Sheila Alvarado es el tópico hecho carne: limeña y morena; fotogénica e impúdica; femenina y ardiente. Esta osada artista se ha convertido en el nombre más prometedor y deseado del panorama visual en Perú: no en vano, posa para sí misma en todos sus trabajos, ya sea fotografía erótica o las ilustraciones de pin-ups (“Limeña Girl”) que dibuja para un diario de su país. Primera Línea la ha descubierto para Europa antes que nadie.
Nina y Mi 1
SHEILA SALE CON MUCHA GENTE
-¿Cómo te definirías como artista?
-Soy dibujante. También me fotografío a mí misma, pero para poder dibujar mejor. Es más un medio que un fin, excepto en mi fotografía artística.
-¿Por qué protagonizas todas tus fotografías y dibujos?
-Cuando un chico me conoce, siempre me dice: “Ay, yo pensé que eras mucho más sexual”. Creen que soy una ninfómana. Pero no estoy todos los días tirándome hombres. Aunque la semana pasada sí lo hice.
-¿Cuántos amantes has llegado a tener al mismo tiempo?
-He llegado a tener cinco novios a la vez. Y ellos se conocían y lo sabían, ¿eh?
-Eso casi se puede llamar ninfomanía.
-Casi. Simplemente no me bastaba con uno. Pero perdía demasiado tiempo con ellos. Llegó un momento en que tres querían algo serio conmigo, y yo no. Así que terminé con todos.

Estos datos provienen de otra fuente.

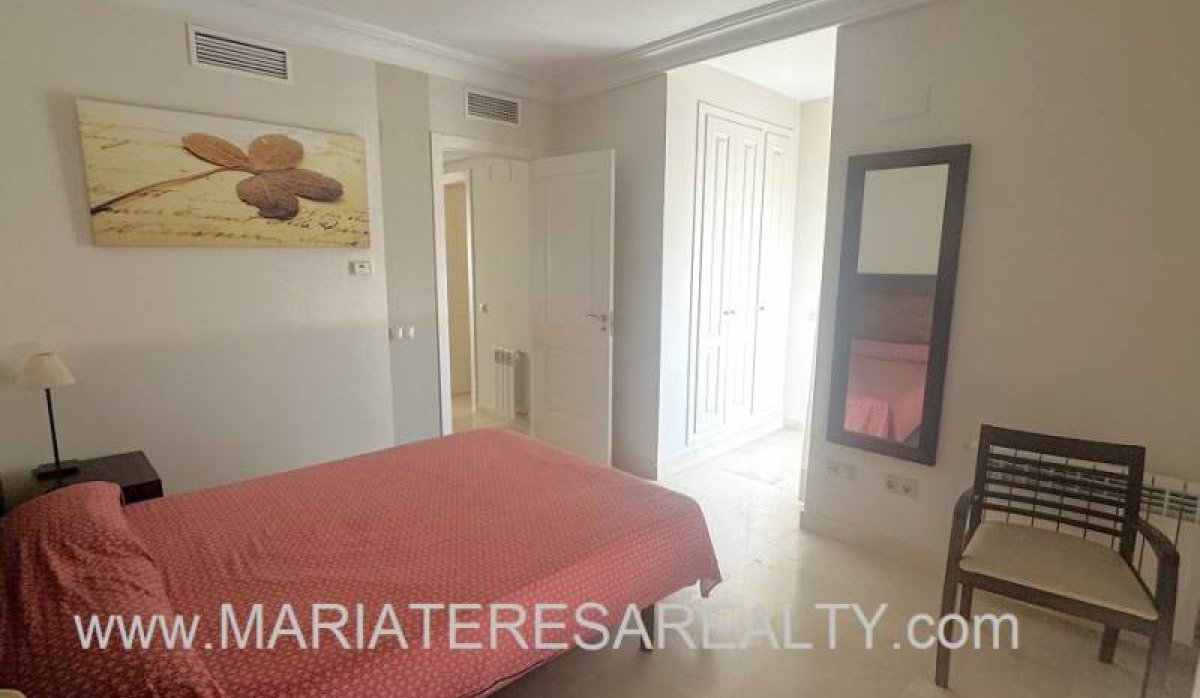 Resale - Townhouse - San Javier - Roda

-¿Pero fue una mala experiencia?
-También les saqué jugo. Yo aprovecho todo lo que hago. La serie fotográfica “Marcas”, de señales en la piel, la hice gracias a su colaboración: me encantaba morderles y fotografiar sus hematomas.
-O sea, ¿que te gusta morder?
-Sí, me encanta morder. Algunas marcas quedan como besos. Son huellas que permanecen en tu piel, residuos de cosas que te han ocurrido, testigos del tiempo que pasa.

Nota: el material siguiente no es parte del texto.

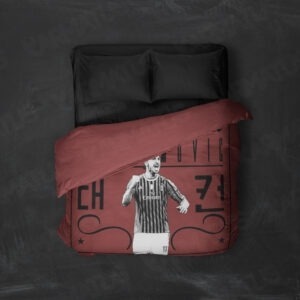 روتختی طرح زلاتان ابراهیموویچ Zlatan Ibrahimovic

-Como tu cabello larguísimo.
-Tengo minifaldas más cortas que mi cabello. Mis amigos empezaron a tomar la altura de mi melena como un reloj. Indicaba el paso del tiempo de una manera más bonita.

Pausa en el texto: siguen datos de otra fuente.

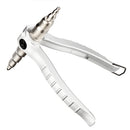Handheld Copper Pipe Tube Expander For Air Conditioner Install Repair Tool 1/4 Inch - 7/8 Inch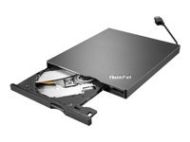 LENOVO ThinkPad Ultraslim USB DVD Burner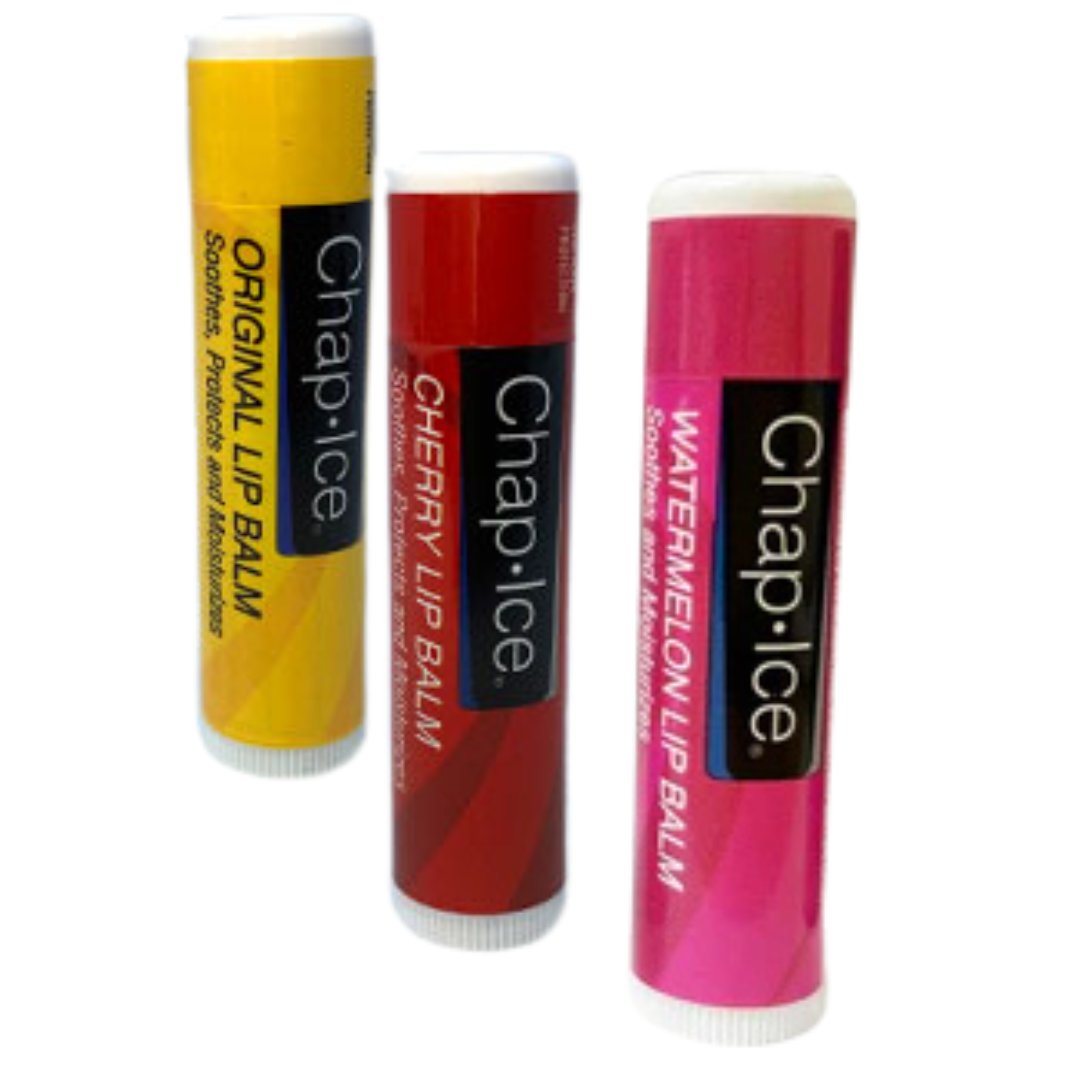Chap Ice Lip Balm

-O sea, que sexualmente te consideras normal.
-No he sido muy precoz. Pero a los trece años sabía que no quería tener límites mentales ni sexuales. Es mentira que una mujer no pueda estar con chicos a no ser que esté enamorada.
-¿Crees en la fidelidad?
-No, pero tampoco en la situación de ser infiel. Yo planteo muy abiertamente que no quiero salir con una sola persona. Para mí no tiene sentido estar con alguien y no poder decirle: “Ese chico o esa chica me gusta”. No estaría con alguien que no aceptara eso.
-¿Y no te cuesta encontrar personas que piensen como tú?
-No. Y además tengo una pregunta perfecta que define si ellos son como yo. La pregunta es: “¿Y tú también sales con mucha gente?”. Si me dicen que sí, entonces nos entendemos. Si no, le digo chao. No creo que yo cambie nunca.